RFC: krb5 manual pages becoming groff-only?
Tom Yu
tlyu at MIT.EDU
Wed Aug 3 19:37:23 EDT 2011
Upcoming changes to the MIT krb5 documentation could cause our manual
pages to become unreadable on Unix systems where the "man" program
uses a Unix (AT&T-derived) nroff program instead of the GNU version
(groff). We would appreciate some feedback about this possibility.
We're soliciting feedback both from people who build our software from
source code, and from redistributors who might customize our software.
Our existing manual pages are hand-coded nroff in the traditional Unix
".man" format.
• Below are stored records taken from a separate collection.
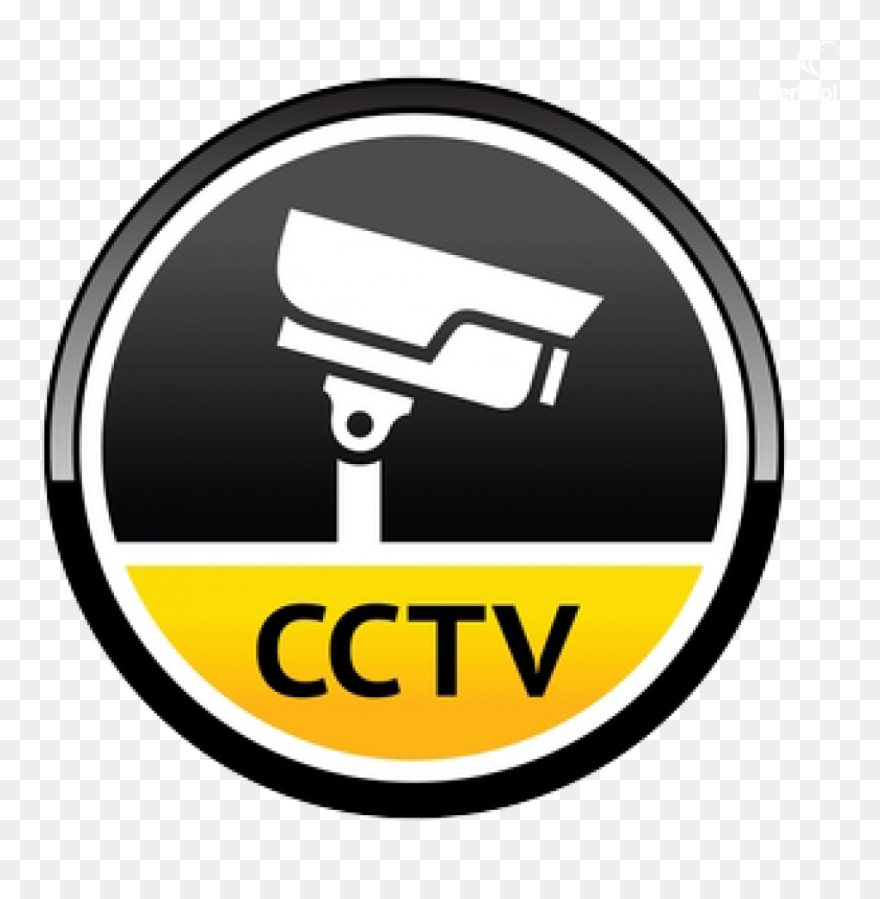 Detail Download Logo Cctv Nomer 30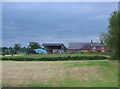 Cholmondeley Brook Farm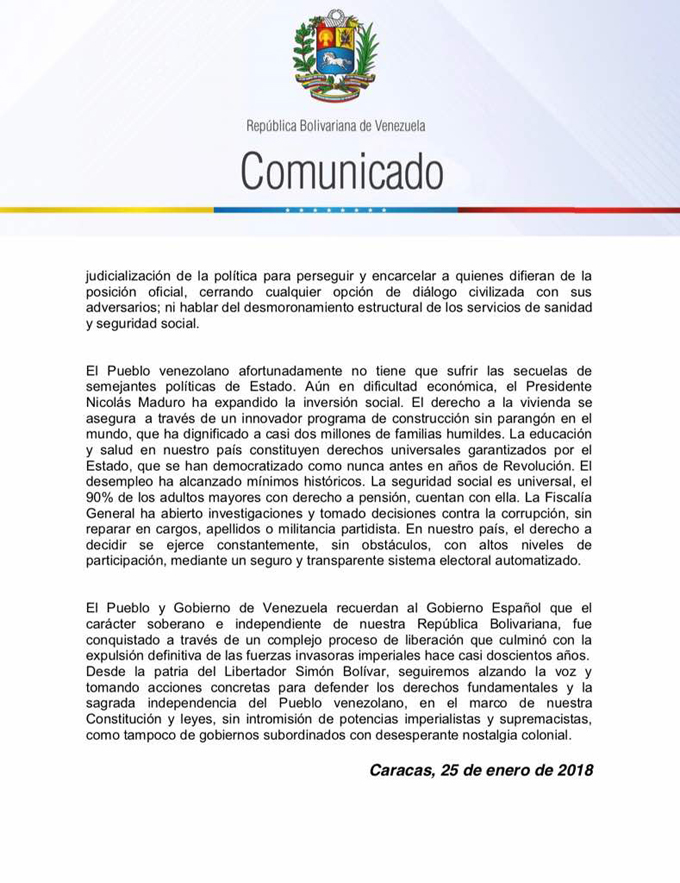 Venezuela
As part of an effort to improve our documentation, we
are experimenting with consolidating our various documentation sources
(including Unix "man" pages) into Sphinx (http://sphinx.pocoo.org/)
reStructuredText format.
The following questions are directly primarily at people who deal with
Unix systems whose "man" program runs a Unix nroff rather than groff.
More background information follows these questions.
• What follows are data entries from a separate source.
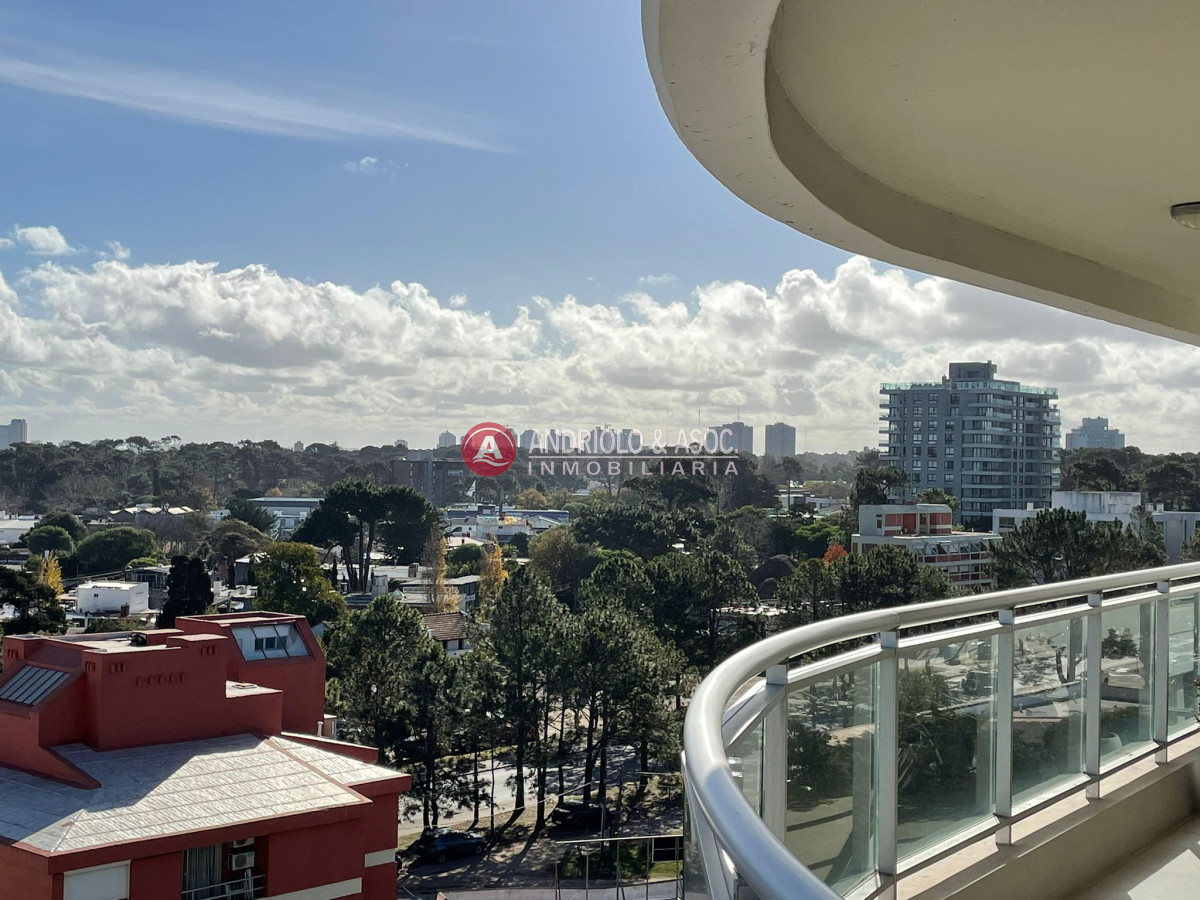 Apartamento ID.9814 - Apartamento en Punta del Este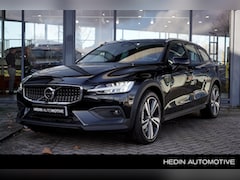 Volvo V60 Cross Country - 2.0 B5 AWD Ultimate | Automaat | Panoramadak Elektrisch | Lederen bekleding | Elektrisch v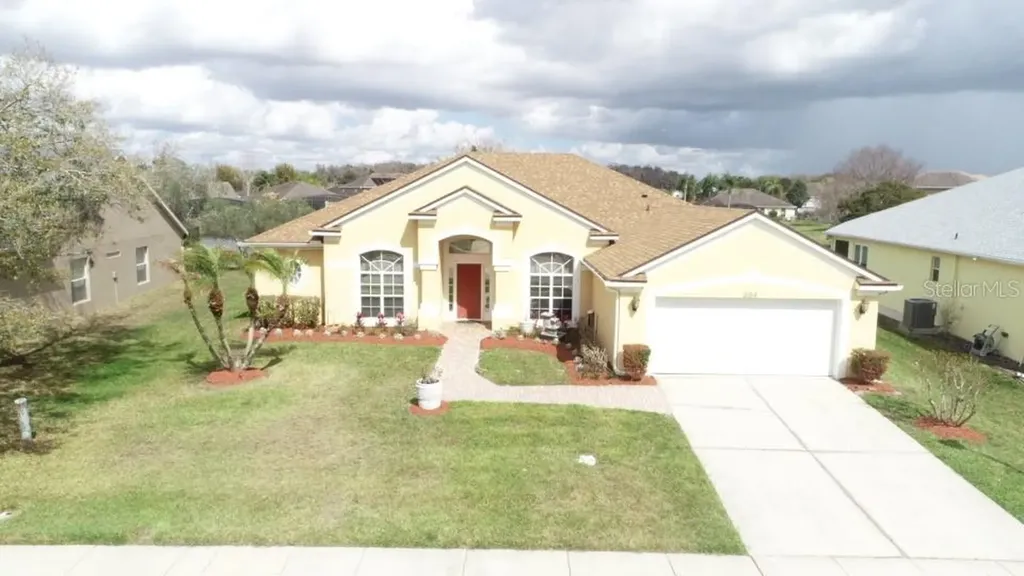 3154 Hanging Moss Circle Kissimmee FL 34741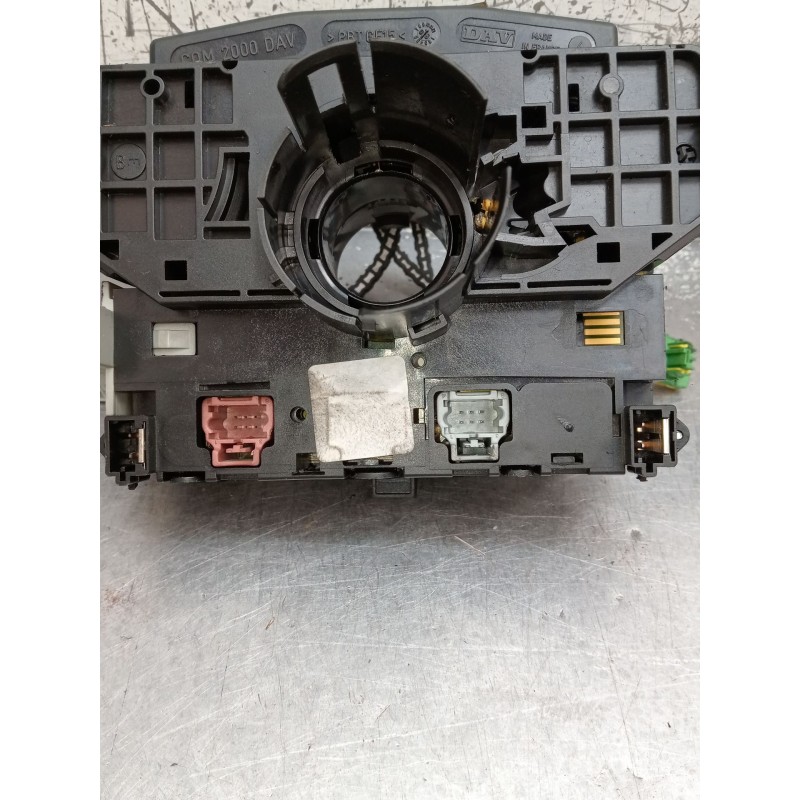 Recambio de mando luces para citroën berlingo / berlingo first furgoneta/monovolumen (m_) 1.9 d 70 (mbwjz, mcwjz) referencia OEM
1. How much will you be inconvenienced if the krb5 manual pages
became groff-only?
2. If you're a redistributor, would you translate (manually or
automatically) our groff-only manual pages into a
Unix-compatible nroff format? If not, would you instead be
willing to distribute our manual pages in a preformatted
("catman") form only?
3. Are you willing to help revise the Docutils manpage writer
(used by Sphinx to generate manpages) so that it generates
manual pages compatible with Unix nroff?
4. What other alternatives do you think we should consider for
this situation?
Additional background:
Sphinx (in releases 1.0 and later, which are not yet available in some
OS distributions) is capable of generating Unix manual pages, but
these generated manual pages rely on GNU extensions to nroff. These
generated manual pages do not render correctly on a Unix version of
nroff. (tested on Solaris 10; some Linux OSes and some BSD
derivatives seem to ship with groff)
While it's possible that the manual page "writer" component of Sphinx
(actually a Docutils component used by Sphinx) could be changed to
generate manual page output that renders correctly under traditional
Unix nroff, such changes would take some time to implement and to
propagate through their release process. We could develop our own
replacement for that component, but that creates more maintenance
difficulties for us.
It is very likely that we will either generate the manual pages from
Sphinx when we build release tarfiles, or periodically check in
generated manual pages to the source repository as needed. This
avoids requiring casual builders to install the most recent version of
Sphinx (which might not be readily available on their OSes), but does
not necessarily remove the requirement to have groff available.